17. Maternal immune activation in late gestation increases corticosterone secretion and stimulates Th1 immunity in male mice offspring

Abstract

Maternal infection during pregnancy is considered an environmental risk factor to emergence of many disorders in later life, including abnormal function of the HPA axis and Th1/Th2 cytokine balance. Thus, the aim of the present study was to evaluate the effects of prenatal exposure to LPS on corticosterone secretion and immune response to acute restraint stress in male mice offspring. Lipopolysaccharide (LPS) (E.coli serotype 0127:B8) was administered ip to pregnant Swiss mice at a dose of 120 μg/kg on GD 17. At adulthood, male offspring was distributed in three experiments: (1) plasmatic corticosterone determination before and after acute restraint stress (2 h); (2) determination of oxidative burst and phagocytosis of blood neutrophils, fenotyping of dendritic cells and Th1/Th2 cytokine production by cultured splenocytes immediately after acute stress; (3) development of delayed type hypersensitivity (DTH).
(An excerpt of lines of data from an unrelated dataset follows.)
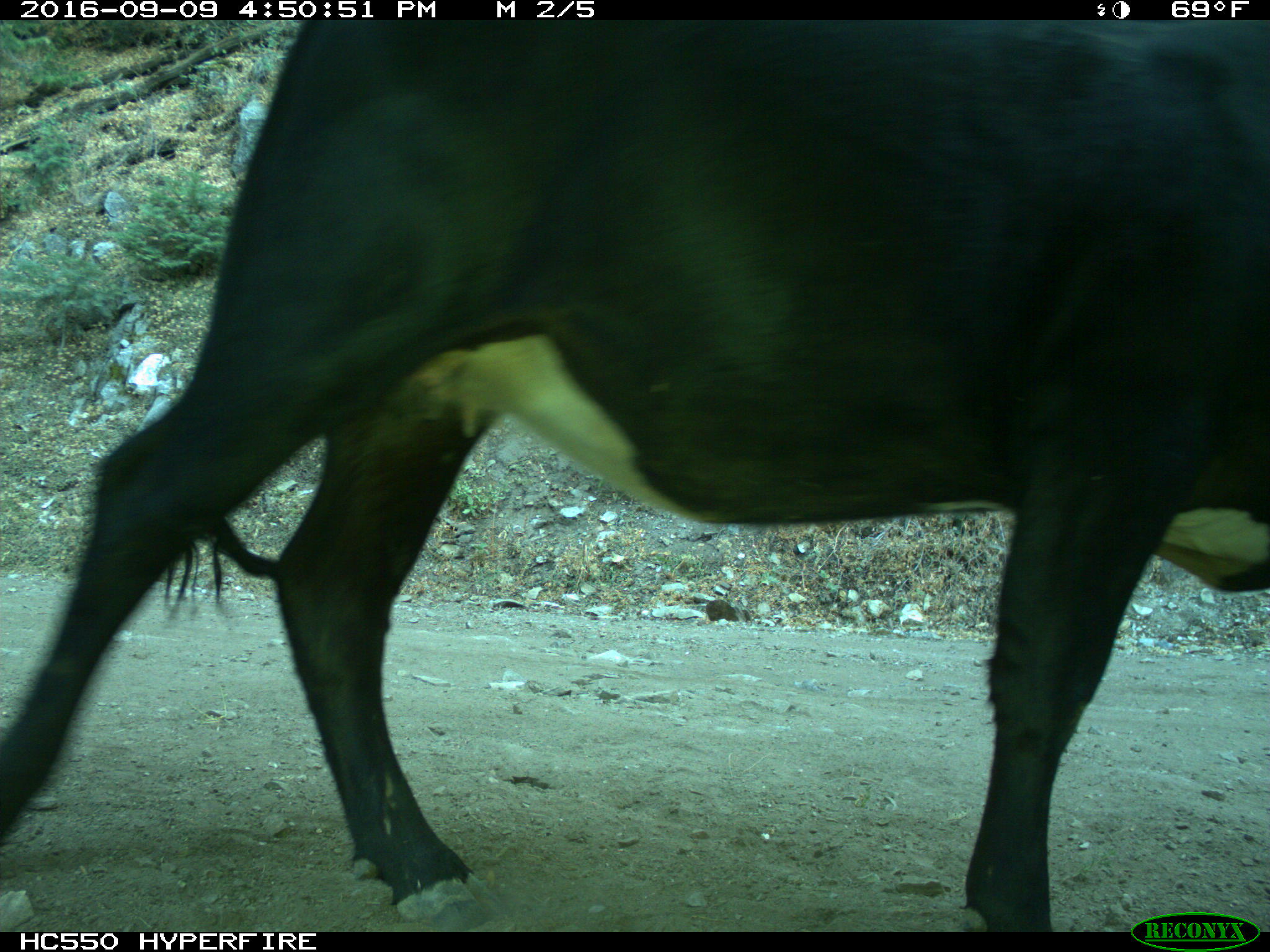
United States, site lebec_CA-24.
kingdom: Animalia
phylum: Chordata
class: Mammalia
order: Artiodactyla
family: Bovidae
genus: Bos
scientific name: Bos taurus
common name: domestic cow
The LPS treated offspring showed: (1) increased corticosterone secretion after acute stress, when compared to baseline and saline stressed offspring; (2) enhancement of the IL-12 and IFN-gama production by cultured splenocytes, despite no differences were found on neutrophil and dendritic cells activity; (3) increased DTH. Our results indicate that maternal immune activation elicits increased corticosterone secretion and stimulates the Th1 immunity by the male offspring. Taken together, these evidences support the notion that inflammatory conditions during fetal development modulate both the endocrine response to stressors and the cell-mediated immunity.